We now process (using spectral decomposition) the array of distances between localizations to find modules in endogenous Cav1 domains of HeLa cells. To determine the relationship between Cav1 scaffold domains and the multimeric caveolae structure, we leveraged a multi-threshold modularity analysis to extract the modules of the various Cav1 blobs. We then matched the blobs with the sub-modules of the various Cav1 domains based on the similarity (i.e., smaller Euclidean or L2 norm) between their biosignatures. To enhance localization precision, we used an SMLM microscope equipped with real-time nanometer-scale drift correction hardware30 and included only high-precision localizations to improve localization accuracy31,32. With this in-house built SMLM microscope, the localization precision approaches 10 nm33, and the drift is limited to 1 nm in the x-y plane and 3 nm in the z axis30,34. Modularity analysis and group matching show that S1A scaffolds can dimerize to form S1B scaffolds and oligomerize to form hemispherical S2 scaffolds. S1B scaffolds match the modules that make up the caveolae coat suggesting that the caveolae coat is built progressively by dimerization of S1A scaffolds, composed of the basic polygonal Cav1 units, that then combine to form a polyhedral caveolae coat.

Results and Discussion

Tunable iterative merge algorithm

A major challenge to determining molecular structure by SMLM is defining molecular localizations (i.e. the location of the labeled molecule, in this case Cav1) from the millions of blinks (i.e. 3D spatial coordinates of the labelled Cav1 fluorescent events) generated from the stochastic blinking detected by SMLM. Many blinks derive from the same labeled molecule, particularly when the labeling approach is based on antibody labelling (i.e. dSTORM). The same fluorophore can blink twice in succeeding acquisition frames dependent on the on-off duty cycle35 and the same molecule can be labeled by different fluorophores, either on the same secondary antibody or on different secondaries bound to the same target protein, introducing error in blink localization relative to the actual antigen. Each of these blink localizations is in addition subject to localization error due to drift and to Gaussian fitting of the PSF. Multiple, distinct blink localizations, therefore, derive from the same molecule and generate a dense non-biological network (NBN) with high degree nodes centred around the actual molecule27,36. Network analysis of the biological network, composed of nodes corresponding to predicted molecular localizations of the labeled proteins, requires reduction/consolidation of the NBNs.

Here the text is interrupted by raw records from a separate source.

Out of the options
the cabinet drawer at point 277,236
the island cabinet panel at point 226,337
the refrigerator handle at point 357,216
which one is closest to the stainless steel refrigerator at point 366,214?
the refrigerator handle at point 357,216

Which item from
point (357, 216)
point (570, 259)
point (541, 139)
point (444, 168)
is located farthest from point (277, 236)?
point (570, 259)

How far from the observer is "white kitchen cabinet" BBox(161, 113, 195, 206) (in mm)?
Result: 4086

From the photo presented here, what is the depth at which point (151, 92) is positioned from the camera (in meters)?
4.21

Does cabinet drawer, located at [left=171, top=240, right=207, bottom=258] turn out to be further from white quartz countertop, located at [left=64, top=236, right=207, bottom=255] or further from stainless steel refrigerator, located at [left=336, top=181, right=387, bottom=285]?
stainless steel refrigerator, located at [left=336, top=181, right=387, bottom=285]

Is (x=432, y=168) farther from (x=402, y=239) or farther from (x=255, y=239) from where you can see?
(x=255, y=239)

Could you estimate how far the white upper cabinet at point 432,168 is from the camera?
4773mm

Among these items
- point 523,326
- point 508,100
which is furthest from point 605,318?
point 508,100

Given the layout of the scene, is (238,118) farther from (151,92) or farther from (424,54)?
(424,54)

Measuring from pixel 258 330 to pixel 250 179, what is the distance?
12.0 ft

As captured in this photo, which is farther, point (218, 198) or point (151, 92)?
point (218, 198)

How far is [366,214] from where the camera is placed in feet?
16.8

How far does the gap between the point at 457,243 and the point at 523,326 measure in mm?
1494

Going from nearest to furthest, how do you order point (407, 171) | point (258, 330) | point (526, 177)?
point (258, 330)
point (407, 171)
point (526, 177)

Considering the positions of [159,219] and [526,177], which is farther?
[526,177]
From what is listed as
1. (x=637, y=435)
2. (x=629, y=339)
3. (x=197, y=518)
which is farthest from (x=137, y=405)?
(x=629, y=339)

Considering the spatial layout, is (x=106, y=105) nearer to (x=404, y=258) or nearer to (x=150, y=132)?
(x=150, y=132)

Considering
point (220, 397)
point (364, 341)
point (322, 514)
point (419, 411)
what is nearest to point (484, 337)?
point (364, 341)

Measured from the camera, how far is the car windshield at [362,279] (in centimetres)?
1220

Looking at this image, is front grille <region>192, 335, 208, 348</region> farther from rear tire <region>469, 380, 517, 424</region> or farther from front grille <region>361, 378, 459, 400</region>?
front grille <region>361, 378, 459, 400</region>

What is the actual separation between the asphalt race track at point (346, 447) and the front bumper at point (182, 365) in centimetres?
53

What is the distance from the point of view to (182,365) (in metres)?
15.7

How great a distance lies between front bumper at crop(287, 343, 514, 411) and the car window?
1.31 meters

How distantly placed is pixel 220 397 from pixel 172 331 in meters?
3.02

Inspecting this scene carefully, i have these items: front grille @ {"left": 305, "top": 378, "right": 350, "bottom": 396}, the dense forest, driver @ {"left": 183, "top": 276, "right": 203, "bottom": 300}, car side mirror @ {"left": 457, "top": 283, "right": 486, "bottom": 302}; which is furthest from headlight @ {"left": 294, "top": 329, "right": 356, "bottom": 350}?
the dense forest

Several methods have been proposed to reduce this artifact using temporal or spatial fluorophore information. Annibale et al.37,38 proposed a method to correct the multiple-blinking in PALM by determining the merging time for mEos2 photoactivatable fluorescent protein. Other methods39,40,41 spatially merged nearby localization events. Here, to correct for multiple-blinking and estimate molecular localization, we adopt the iterative merging algorithm of Khater et al.27, which iteratively merges nearby nodes (blinks), that are within a threshold merging distance, until convergence is reached. The process starts with the high network degree nodes and continues until the distance between all pairs of reconstructed nodes, that correspond to predicted or estimated molecular localizations, is within the threshold merging distance. Nodes in closest proximity are combined first such that merging is initiated within the dense NBNs and continues progressively until no nodes within the point cloud are closer than the merging proximity threshold (MPT).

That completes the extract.